Australian book publishing company

Atlas Publications was an Australian publishing company which operated from 1948 until 1958 and was based in Clifton Hill, a suburb of Melbourne. It published magazines and popular fiction, and the genre for which it was best known, adventure comics. It had no relation to the American company Atlas Comics which was active in the same period.

==History==
The company was founded in 1947 by Jack Bellew and George Warnecke, two former journalists at The Daily Telegraph, and Clive Turnbull, who at the time was a staff writer and art critic for the Melbourne-based Herald. The company was managed by Peter Ryan, who characterised the founders as "a small syndicate of well-off Melbourne lefty journalists". Warnecke himself would later describe the venture to friends as an "Intelligent Young Man's Guide to Capitalism".

The company achieved a major success with its 1948 series Captain Atom drawn by Arthur Mather and written largely by Jack Bellew under the pen name "John Welles". Captain Atom (no relation to the later American superhero Captain Atom) was one of the few original Australian comic heroes to have his own merchandising and fan club. The comic was originally published entirely in colour, but Atlas followed their chief rival, K.G. Murray, and switched to black and white two years later when the cost of colour printing became prohibitive. Despite the switch to black and white, the Captain Atom series remained successful, running to 64 issues over the next six years. The majority of Atlas's comics publications were reprints of British or American comic strips or Australian versions of them, such as Sergeant Pat of the Radio Patrol (based on two characters of the American strip Radio Patrol) and Brenda Starr with illustrations by Yaroslav Horak, who like Arthur Mather and Andrea Bresciani became a regular artist for Atlas. However, Atlas was best known for its home-grown Australian comics—in addition to Captain Atom, it published Keith Chatto's The Lone Wolf (Note: The Lone Wolf was a Western comic, whose protagonist Luke Jordan was "known throughout the West as an outlaw, who rides the trail of justice by night as the mysterious lone wolf".) and Terry Trowell's Grey Domino. (Note: The Grey Domino character was described on its cover as "Hooded man of mystery - nemesis of crime".)

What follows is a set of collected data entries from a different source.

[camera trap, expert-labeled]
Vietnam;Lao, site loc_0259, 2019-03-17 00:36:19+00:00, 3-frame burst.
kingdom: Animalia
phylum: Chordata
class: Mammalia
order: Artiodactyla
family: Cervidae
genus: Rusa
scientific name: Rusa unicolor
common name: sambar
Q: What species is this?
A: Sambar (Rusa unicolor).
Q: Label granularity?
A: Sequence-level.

In 1955, Atlas launched its science fiction magazine, Science Fiction Monthly, which ran for 18 issues and ended in 1957. (Note: Atlas's Science Fiction Monthly is not to be confused with the UK magazine Science Fiction Monthly which was published in the 1970s.) Although it largely published stories reprinted from foreign magazines, including three by A. Bertram Chandler, Science Fiction Monthly also published some original stories such Wynne Whiteford's "Ancestral Home" and articles on the science fiction genre by Forrest J Ackerman. In the mid-1950s Warnecke and Bellew also bought out Frank Packer's interest in the women's magazine Family Circle and began publishing it under the Atlas imprint. Atlas's other publications included Miss Young Romance comics, Heart-Throb photo novels, novelettes of Western stories, a racing guide, and the men's magazines Zowie, Fun and Frolic. In 1954 all three men's magazines were banned from sale in Queensland by the Queensland Literature Board of Review for featuring sex and nudity. Through its associated imprint, Western & United Publishing, the company published reprints of books aimed at teenage girls such as its 1952 How To Get Along With Boys.

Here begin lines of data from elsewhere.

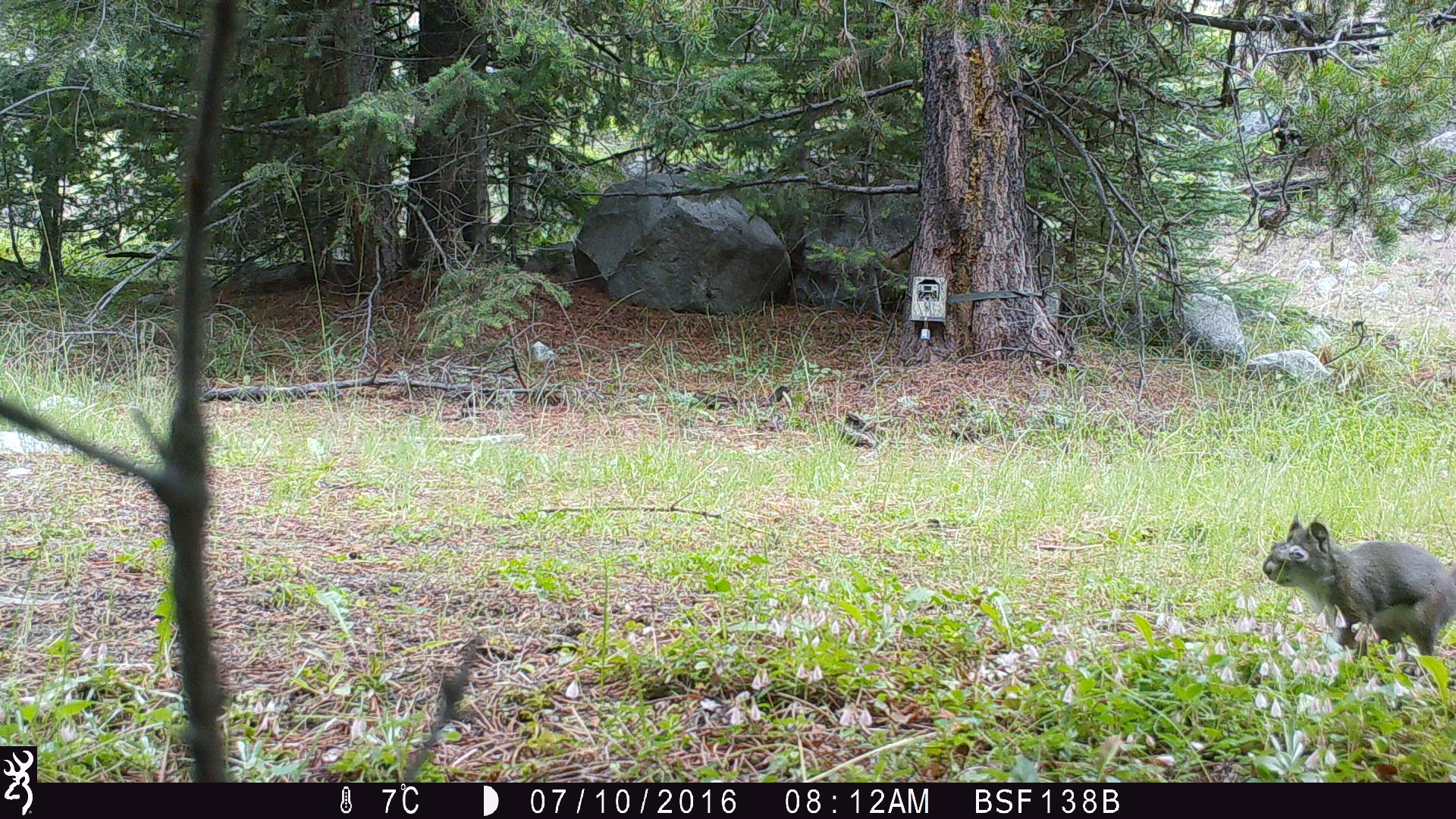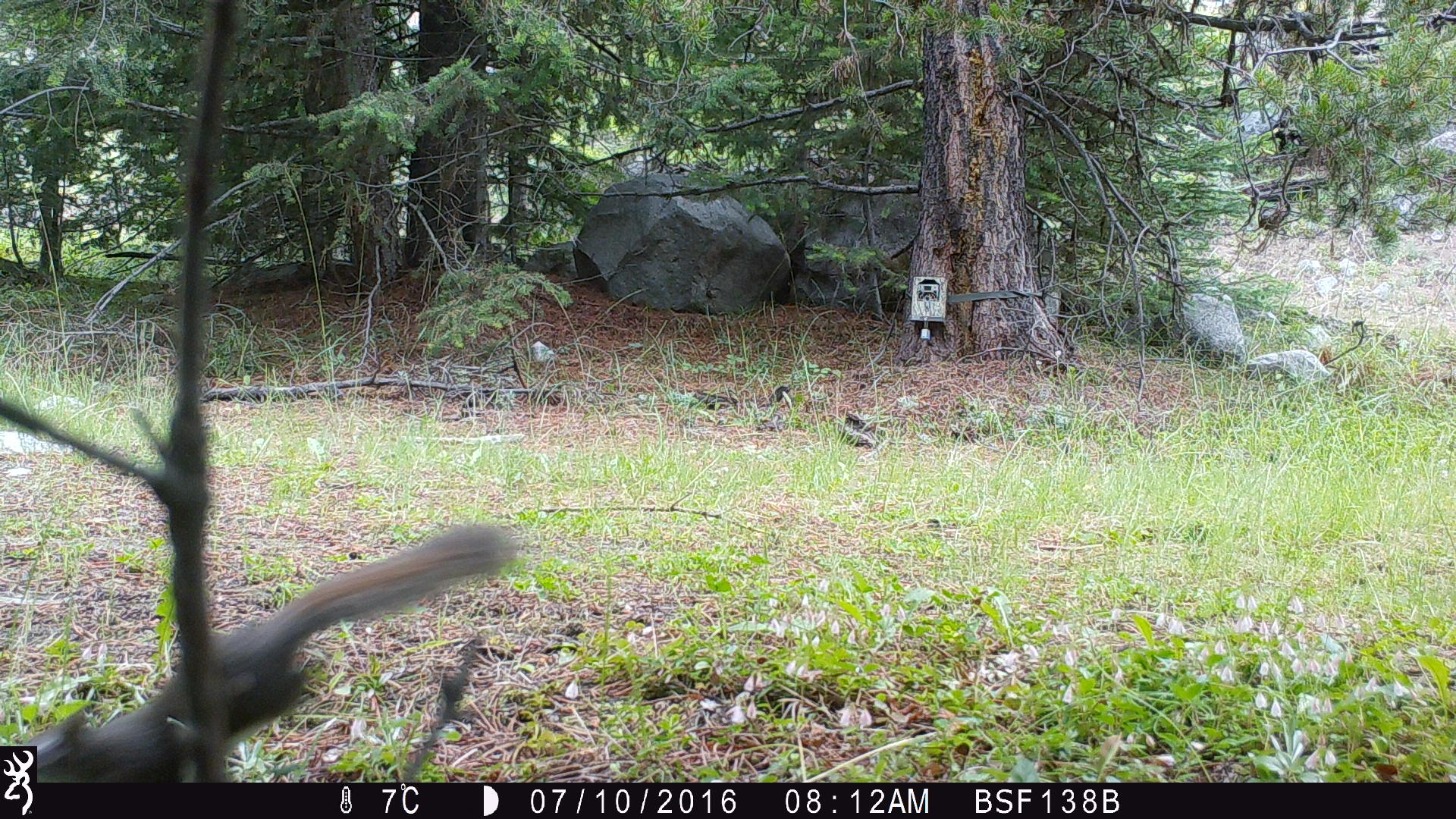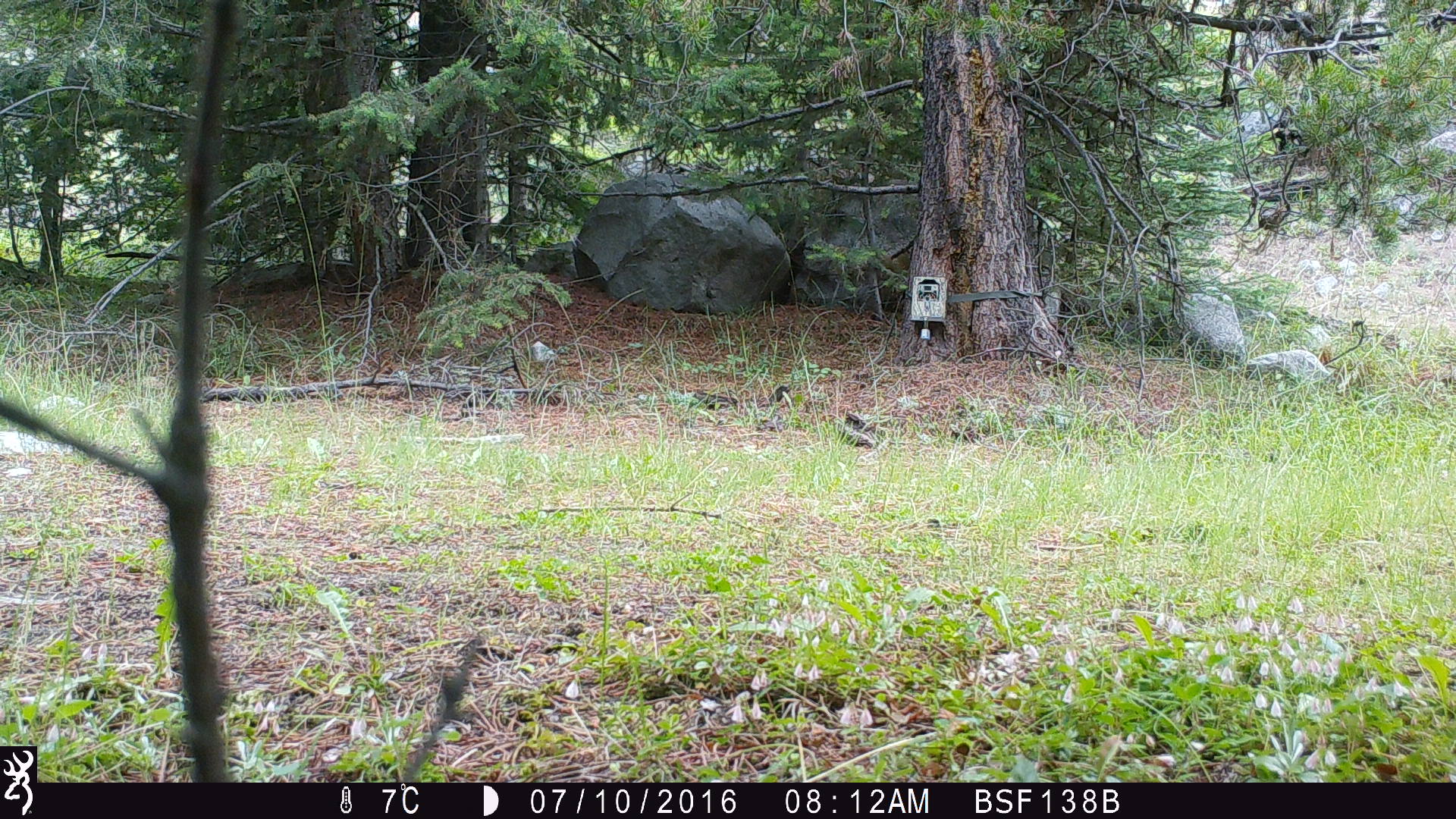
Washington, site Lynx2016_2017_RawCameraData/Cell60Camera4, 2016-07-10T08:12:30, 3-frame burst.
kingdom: Animalia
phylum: Chordata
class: Mammalia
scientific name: Mammalia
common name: small mammal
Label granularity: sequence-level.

Atlas ceased publication in 1958. Jack Bellew had died in 1957. George Warnecke moved to Ireland that same year. Page Publications acquired the rights to some of the Atlas comics such as Sergeant Pat of the Radio Patrol and continued to publish them through the 1960s. Clive Turnbull remained in Melbourne and went on to write a series of biographies, a history of Australia, and a book on Australian art.